* _What the task requires_
Look in the data below for the line that has "Im Ausstellungsraum sind", then print exactly every line from there through the line that has "Bộ đồ vẽ cơ", leaving pictures out.

(Available records)

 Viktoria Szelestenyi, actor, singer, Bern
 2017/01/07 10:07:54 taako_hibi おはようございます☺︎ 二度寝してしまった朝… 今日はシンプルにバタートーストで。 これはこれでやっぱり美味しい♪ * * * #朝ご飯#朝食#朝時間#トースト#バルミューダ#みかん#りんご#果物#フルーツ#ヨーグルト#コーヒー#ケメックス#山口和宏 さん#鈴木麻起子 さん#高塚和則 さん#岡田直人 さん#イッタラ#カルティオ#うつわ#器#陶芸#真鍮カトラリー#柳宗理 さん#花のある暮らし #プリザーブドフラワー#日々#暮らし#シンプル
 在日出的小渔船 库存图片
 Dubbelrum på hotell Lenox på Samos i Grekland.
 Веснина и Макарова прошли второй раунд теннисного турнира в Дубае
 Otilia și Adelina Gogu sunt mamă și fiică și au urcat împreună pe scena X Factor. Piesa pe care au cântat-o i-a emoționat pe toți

(End Available records)
(Available records)

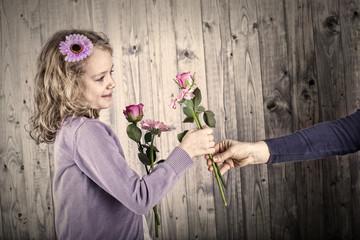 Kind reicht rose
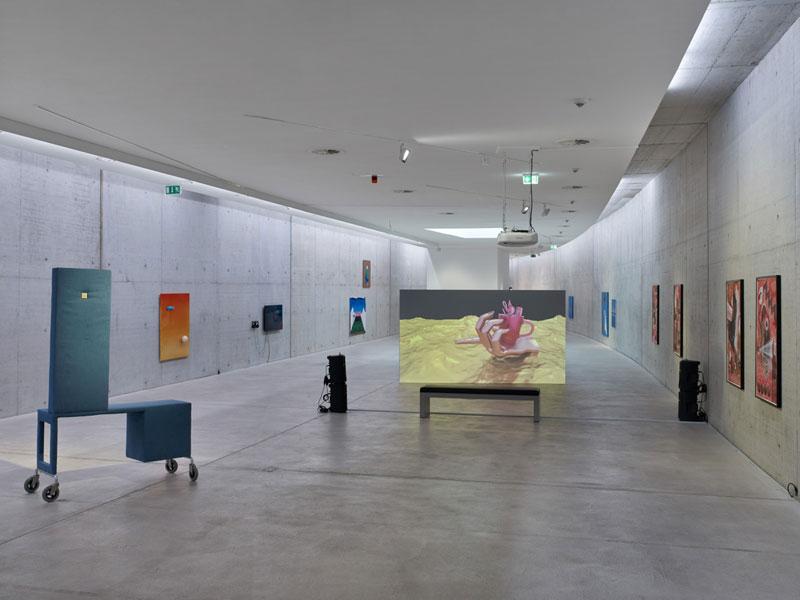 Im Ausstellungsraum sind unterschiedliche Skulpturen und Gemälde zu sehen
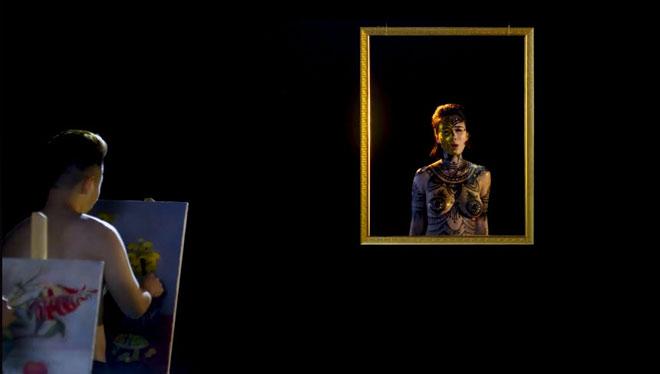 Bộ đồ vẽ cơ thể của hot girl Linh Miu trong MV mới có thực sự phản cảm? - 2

(End Available records)
(Available records)

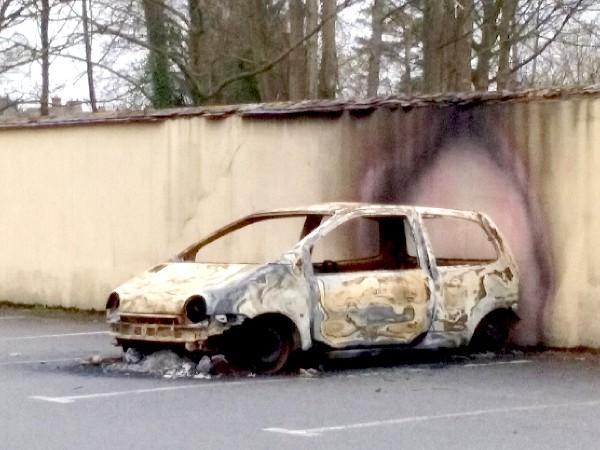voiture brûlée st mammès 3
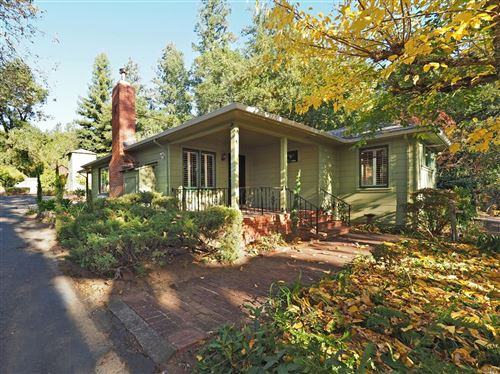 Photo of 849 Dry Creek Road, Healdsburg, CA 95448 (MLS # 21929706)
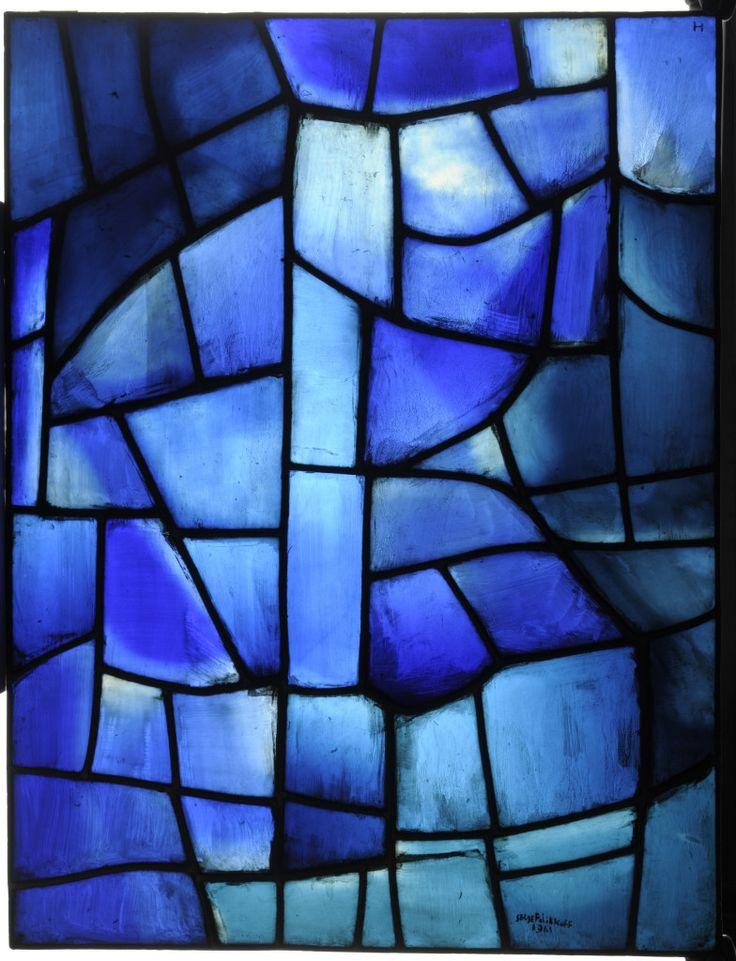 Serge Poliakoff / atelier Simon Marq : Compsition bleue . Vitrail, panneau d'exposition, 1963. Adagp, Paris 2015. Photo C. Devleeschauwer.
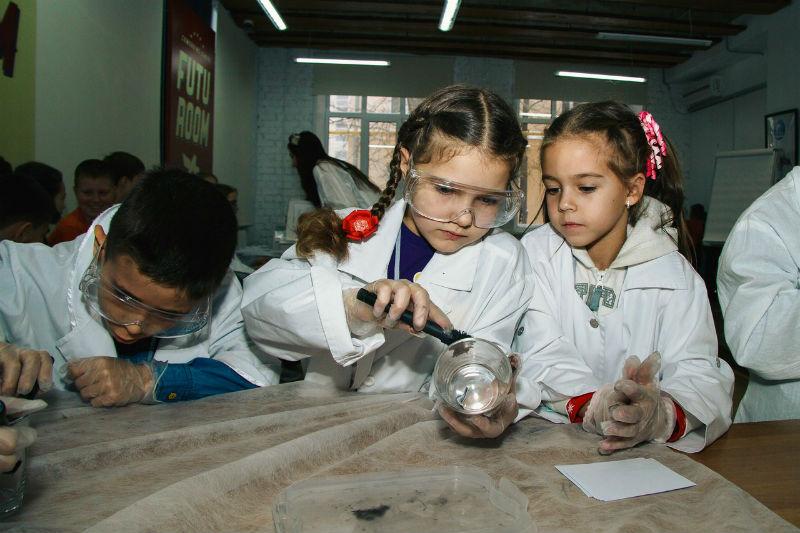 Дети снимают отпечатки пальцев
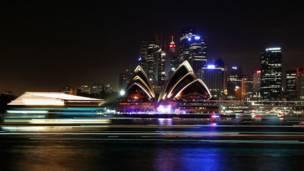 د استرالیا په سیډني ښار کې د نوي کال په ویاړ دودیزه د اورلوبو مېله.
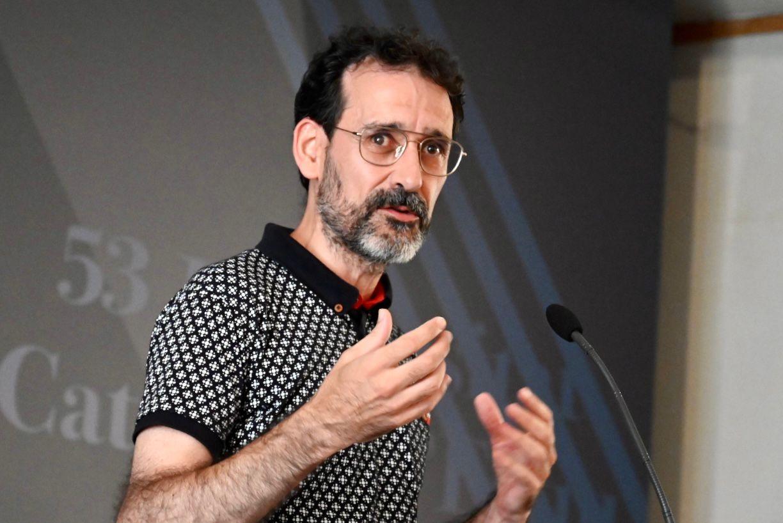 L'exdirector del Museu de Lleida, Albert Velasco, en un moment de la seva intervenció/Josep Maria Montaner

(End Available records)

* _Response box_
 Im Ausstellungsraum sind unterschiedliche Skulpturen und Gemälde zu sehen
 Bộ đồ vẽ cơ thể của hot girl Linh Miu trong MV mới có thực sự phản cảm? - 2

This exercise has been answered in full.